**Exercise a**
Translate this sentence from the forum thread about fixing DCA into Spanish: "One thing I hated about the original were the jump cuts."

**Text**
<<<<

Three Rides to Fix DCA

Professortango1

Well-Known Member
It's sad every fan ride idea is only based on movies and tv shows. Disney truly set the bar low these last 20 years.

I pitched an Edutainment Epcot-style California themed attraction to replace LM and Redwood.

And the Original Poster set parameters for this to be a realistic option and Disney leadership has said very clearly that they will not be building an original attraction anytime soon. They said other theme parks would kill for the IPs they own and they'd be foolish not to take advantage of their own property.
 

Professortango1

Well-Known Member
It's not just you. Soarin' Around The World was made for Shanghai Disneyland and made to please the Communist censors in Beijing. It's notably less fun and somehow less interesting. At least for American audiences.

I have long thought there should be a Soarin' Over America for the Epcot attraction, and a remade and updated Soarin' Over California for DCA. But, that's obviously not an investment in showmanship that Bob Chapek would know how to approve, so we'll need to wait a while. :(

One thing I'll say, at least the new version has transitions. One thing I hated about the original were the jump cuts. It felt like I was watching one of those IMAX movies they have at museums. The underwater world film is on next.

>>>>

**Records shown**
<<<<

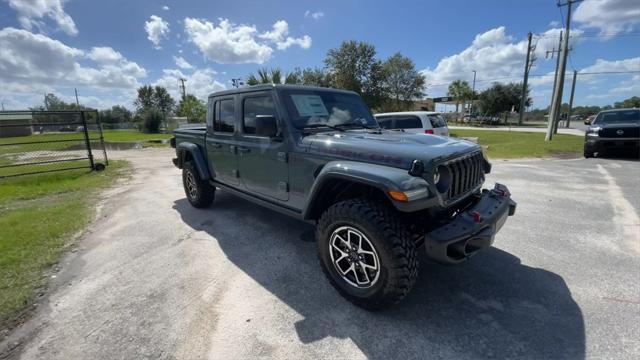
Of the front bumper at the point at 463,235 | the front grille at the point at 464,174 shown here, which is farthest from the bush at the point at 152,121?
the front bumper at the point at 463,235

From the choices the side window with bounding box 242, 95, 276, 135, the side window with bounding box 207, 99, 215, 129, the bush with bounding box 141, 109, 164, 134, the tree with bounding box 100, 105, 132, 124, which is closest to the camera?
the side window with bounding box 242, 95, 276, 135

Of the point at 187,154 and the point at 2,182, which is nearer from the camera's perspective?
the point at 187,154

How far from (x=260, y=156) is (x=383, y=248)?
6.25 ft

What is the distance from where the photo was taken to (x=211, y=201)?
207 inches

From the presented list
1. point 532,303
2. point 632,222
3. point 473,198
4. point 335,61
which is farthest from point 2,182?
point 335,61

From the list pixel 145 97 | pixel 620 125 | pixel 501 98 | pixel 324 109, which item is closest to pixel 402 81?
pixel 501 98

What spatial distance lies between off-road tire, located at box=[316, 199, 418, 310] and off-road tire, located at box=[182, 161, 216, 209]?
321cm

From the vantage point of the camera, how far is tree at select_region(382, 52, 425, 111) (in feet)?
107

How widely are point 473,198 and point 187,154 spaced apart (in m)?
4.51

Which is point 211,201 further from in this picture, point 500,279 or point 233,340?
point 500,279

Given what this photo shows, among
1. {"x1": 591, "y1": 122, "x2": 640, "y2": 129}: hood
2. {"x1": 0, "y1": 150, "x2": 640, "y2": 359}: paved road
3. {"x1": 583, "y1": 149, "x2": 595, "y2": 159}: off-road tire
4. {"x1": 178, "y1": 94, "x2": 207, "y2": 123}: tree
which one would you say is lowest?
{"x1": 0, "y1": 150, "x2": 640, "y2": 359}: paved road

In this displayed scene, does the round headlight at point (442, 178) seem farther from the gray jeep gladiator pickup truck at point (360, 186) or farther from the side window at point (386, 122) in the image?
the side window at point (386, 122)

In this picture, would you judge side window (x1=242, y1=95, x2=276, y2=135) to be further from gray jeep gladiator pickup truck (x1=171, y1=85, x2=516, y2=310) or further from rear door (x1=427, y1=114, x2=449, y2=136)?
rear door (x1=427, y1=114, x2=449, y2=136)

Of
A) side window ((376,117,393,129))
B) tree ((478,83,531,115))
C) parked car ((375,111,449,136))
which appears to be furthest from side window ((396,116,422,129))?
tree ((478,83,531,115))
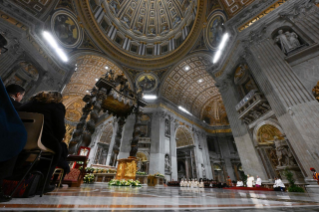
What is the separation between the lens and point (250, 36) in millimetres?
7578

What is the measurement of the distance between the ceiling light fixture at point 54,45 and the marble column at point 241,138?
40.9 feet

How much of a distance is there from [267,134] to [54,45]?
582 inches

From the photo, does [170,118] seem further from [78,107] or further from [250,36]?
[78,107]

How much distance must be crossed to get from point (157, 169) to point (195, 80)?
35.2 feet

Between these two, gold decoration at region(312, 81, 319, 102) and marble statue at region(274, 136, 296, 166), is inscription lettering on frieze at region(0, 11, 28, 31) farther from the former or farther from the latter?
marble statue at region(274, 136, 296, 166)

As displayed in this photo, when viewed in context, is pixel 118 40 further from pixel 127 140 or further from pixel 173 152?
pixel 173 152

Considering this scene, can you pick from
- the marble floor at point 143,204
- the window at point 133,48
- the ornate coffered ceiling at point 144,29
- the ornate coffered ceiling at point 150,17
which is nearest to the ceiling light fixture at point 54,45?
the ornate coffered ceiling at point 144,29

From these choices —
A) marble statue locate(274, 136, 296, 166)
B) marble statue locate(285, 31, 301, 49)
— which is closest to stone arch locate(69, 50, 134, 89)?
marble statue locate(285, 31, 301, 49)

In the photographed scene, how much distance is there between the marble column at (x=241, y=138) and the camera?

>>>>

**Exercise b**
How many lines of the records contain the string "displayed"? Give only the number.

**Exercise solution a**
Una cosa que odiaba del original eran los cortes bruscos.

**Exercise solution b**
2